Chapter 3 of the aforementioned white paper:

While there is no doubt that criminals and terrorists use prepaid SIM cards to help stay anonymous and avoid easy detection, to date there has been no empirical evidence to indicate that:

  1. Mandating the registration of prepaid SIM users leads to a reduction in criminal activities; and
  2. The lack of any registration of prepaid SIM users is linked to a greater risk of criminal or terrorist activities.

In fact, a publicly available policy assessment report from Mexico showed that mandatory SIM registration—introduced there in 2009— had failed to help the prevention, investigation and/or prosecution of associated crimes. As a result, policymakers decided to repeal the regulation three years later (see case study 1).

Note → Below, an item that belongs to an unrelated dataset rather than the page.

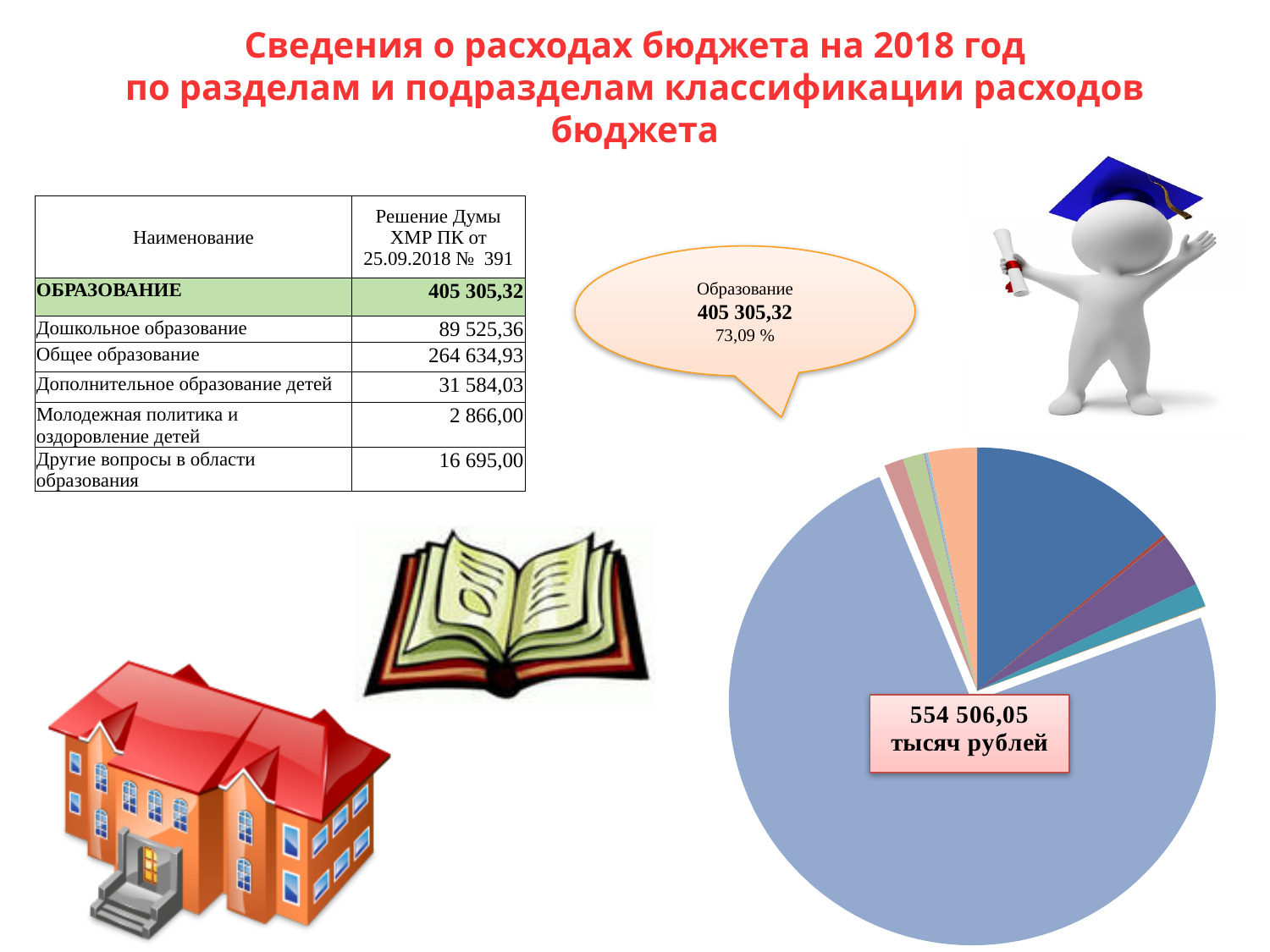
Which category does the largest slice of the pie chart represent? Образование What kind of chart is shown on the slide? pie chart What share of the pie does the Образование slice account for? 73,09 % What total is shown in the box on the pie chart? 554 506,05 тысяч рублей Does the Образование slice take up more or less than half of the pie? more Does the pie chart have a legend? No What colour is the largest slice of the pie chart? light blue What value is shown for the Образование slice in the callout on the pie chart? 405 305,32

The absence of a link between mandatory SIM registration and crime reduction suggests that criminals who are determined to remain anonymous will use other means to obtain active SIM cards or simply buy them from abroad and roam on their own countries’ networks. A number of governments, including in Canada, the Czech Republic, New Zealand, Romania and the United Kingdom have considered the merits of mandating prepaid SIM registration but subsequently concluded against introducing it. In the United Kingdom for example, this issue was considered in detail by an expert group of law enforcement representatives, security and intelligence agencies and communications service providers following the terrorist attack on London in July 2005. A confidential report by experts concluded that “the compulsory registration of ownership of mobile telephones would not deliver any significant new benefits to the investigatory process and would dilute the effectiveness of current self-registration schemes.”

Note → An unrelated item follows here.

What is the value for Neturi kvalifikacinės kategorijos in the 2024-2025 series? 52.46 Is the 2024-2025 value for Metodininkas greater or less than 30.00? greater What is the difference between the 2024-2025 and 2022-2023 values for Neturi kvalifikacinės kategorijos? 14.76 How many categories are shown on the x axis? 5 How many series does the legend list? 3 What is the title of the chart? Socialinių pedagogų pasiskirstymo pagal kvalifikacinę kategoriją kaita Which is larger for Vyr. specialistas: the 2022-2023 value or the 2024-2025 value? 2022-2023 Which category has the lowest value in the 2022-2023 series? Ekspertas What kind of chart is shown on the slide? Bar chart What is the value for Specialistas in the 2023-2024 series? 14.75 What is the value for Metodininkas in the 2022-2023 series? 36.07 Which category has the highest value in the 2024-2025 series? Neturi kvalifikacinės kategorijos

In the European Union, some Member States have adopted measures requiring SIM card registration, and the European Commission (EC) invited all Member States in 2012 to provide evidence of the actual or potential benefit of such measures. Following examination of the responses, Cecilia Malmström, European Commissioner for Home affairs noted that: “At present there is no evidence, in terms of benefits for criminal investigation or the smooth functioning of the internal market, of any need for a common EU approach in this area.”

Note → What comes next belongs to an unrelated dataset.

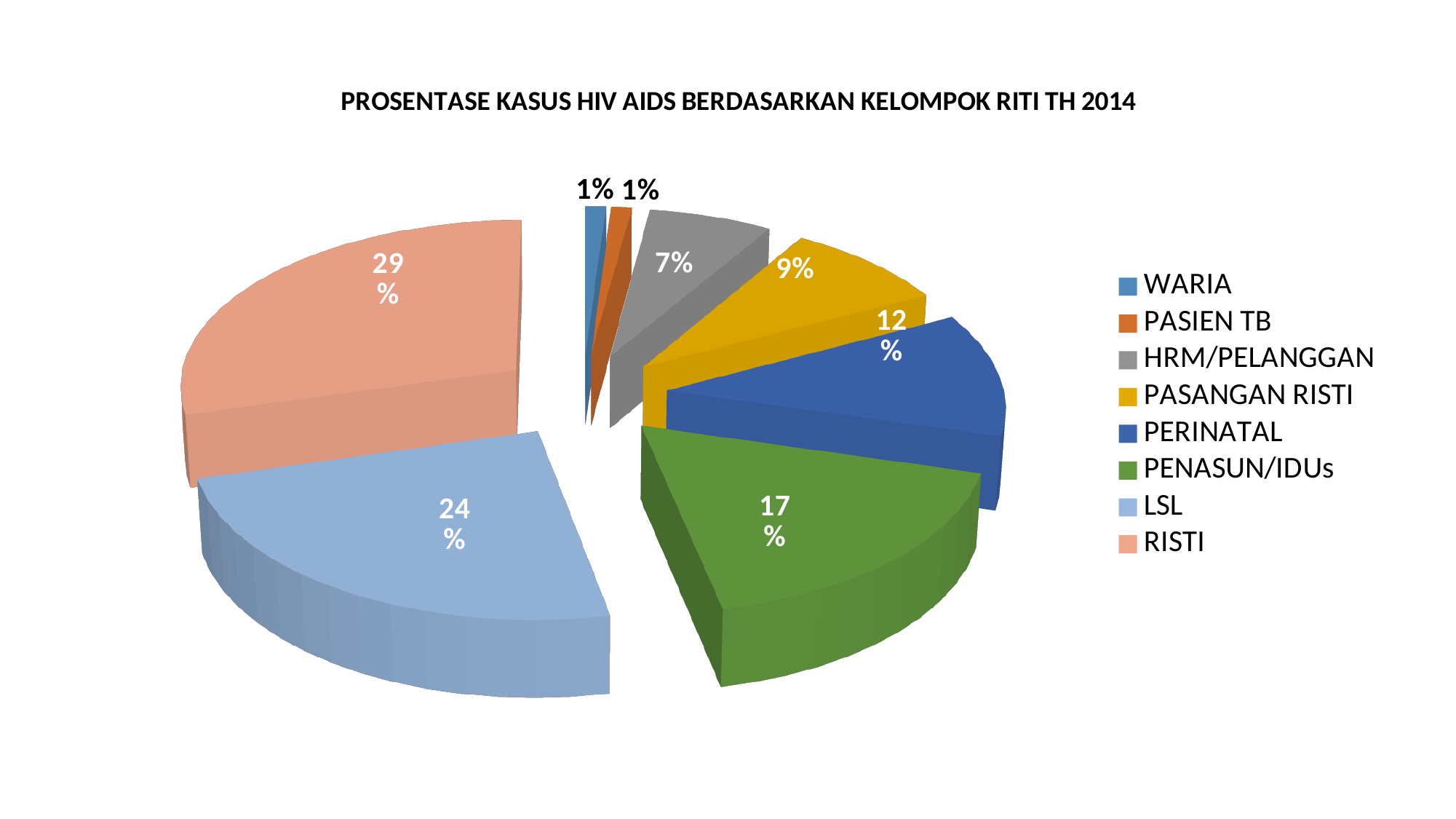
Which category has the largest share of the pie? RISTI What percentage is shown for RISTI? 29% How many categories does the legend list? 8 What is the difference in percentage points between RISTI and LSL? 5 What percentage is shown for PENASUN/IDUs? 17% What kind of chart is shown on the slide? Pie chart What is the title of the chart? PROSENTASE KASUS HIV AIDS BERDASARKAN KELOMPOK RITI TH 2014 What percentage is shown for PERINATAL? 12% What colour is the slice for PENASUN/IDUs? Green What percentage is shown for LSL? 24% What percentage is shown for HRM/PELANGGAN? 7% Which is larger, the share for PASANGAN RISTI or the share for PERINATAL? PERINATAL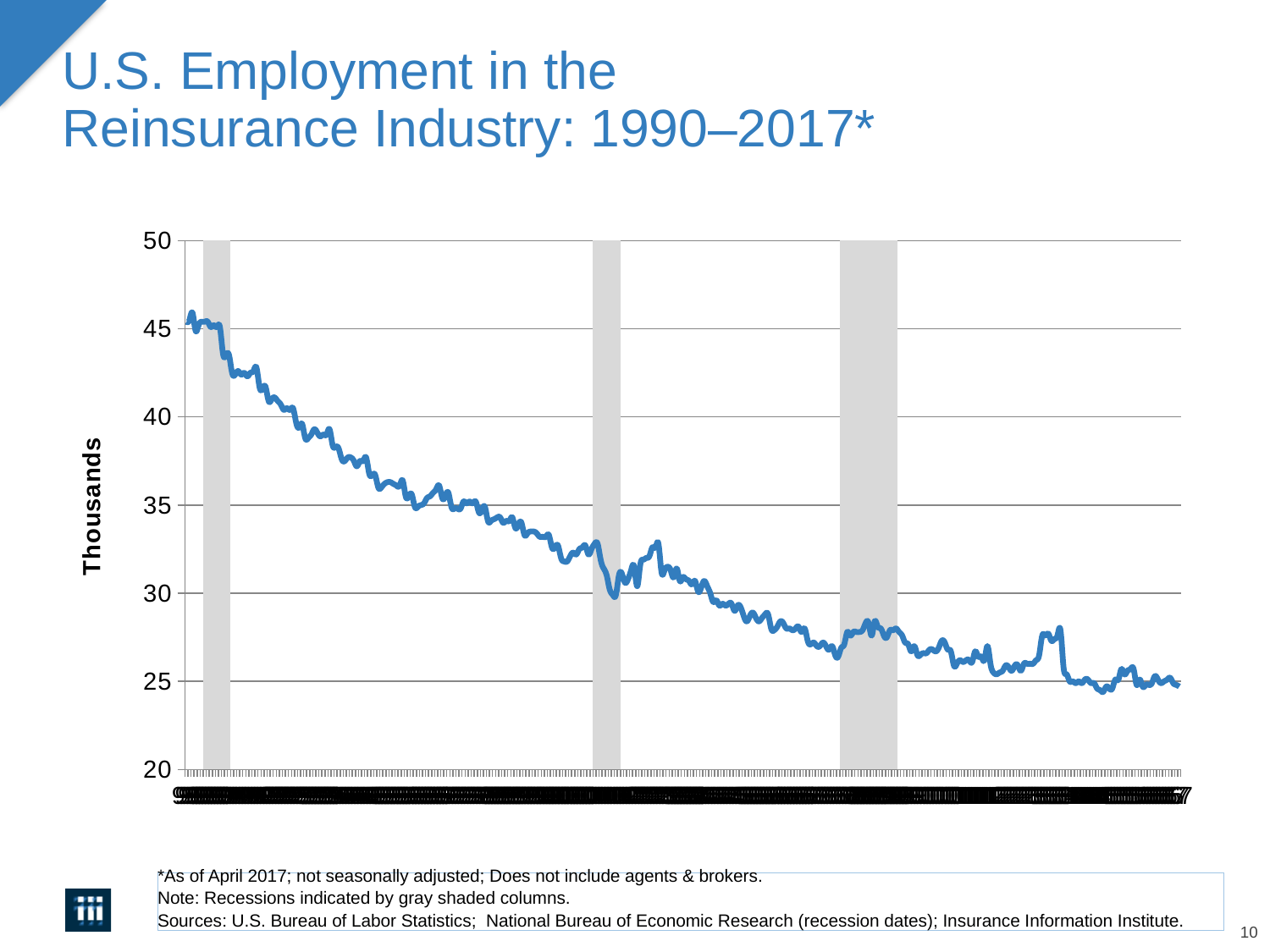
Is the value at the end of the series (right end of the line) greater or less than 20? greater What is the title of the vertical axis? Thousands Is the value at the end of the series (right end of the line) greater or less than 30? less How many gray shaded recession columns are shown on the chart? 3 What kind of chart is shown on the slide? Line chart Is the value at the start of the series (left end of the line) greater or less than 40? greater What is the highest value shown on the vertical axis? 50 Do the values in the chart generally rise or fall from left to right across the period? Fall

Case study of Mexico mentioned above:

In Mexico, mandatory SIM registration was introduced in 2009 but repealed three years later after a policy assessment showed that it had not helped the prevention, investigation and prosecution of associated crimes. The reasons cited by the senate for repealing the regulation included:

(i) Statistics showing a 40 per cent increase in the number of extortion calls recorded daily and an increase of eight per cent in the number of kidnappings between 2009 and 2010;

(ii) The appreciation that the policy was based on the misconception that criminals would use mobile SIM cards registered in their names or in the name of their accomplices. The report suggests that registering a phone not only fails to guarantee the accuracy of the user’s details but it could also lead to falsely accusing an innocent victim of identity theft;

(iii) The acknowledgement that mobile operators have thousands of distributors and agents that cannot always verify the accuracy of the information provided by users;

(iv) Lack of incentives for registered users to maintain the accuracy of their records when their details change, leading to outdated records;

(v) The likelihood that the policy incentivised criminal activity (mobile device theft, fraudulent registrations or criminals sourcing unregistered SIM cards from overseas to use in their target market); and

(vi) The risk that registered users’ personal information might be accessed and used improperly.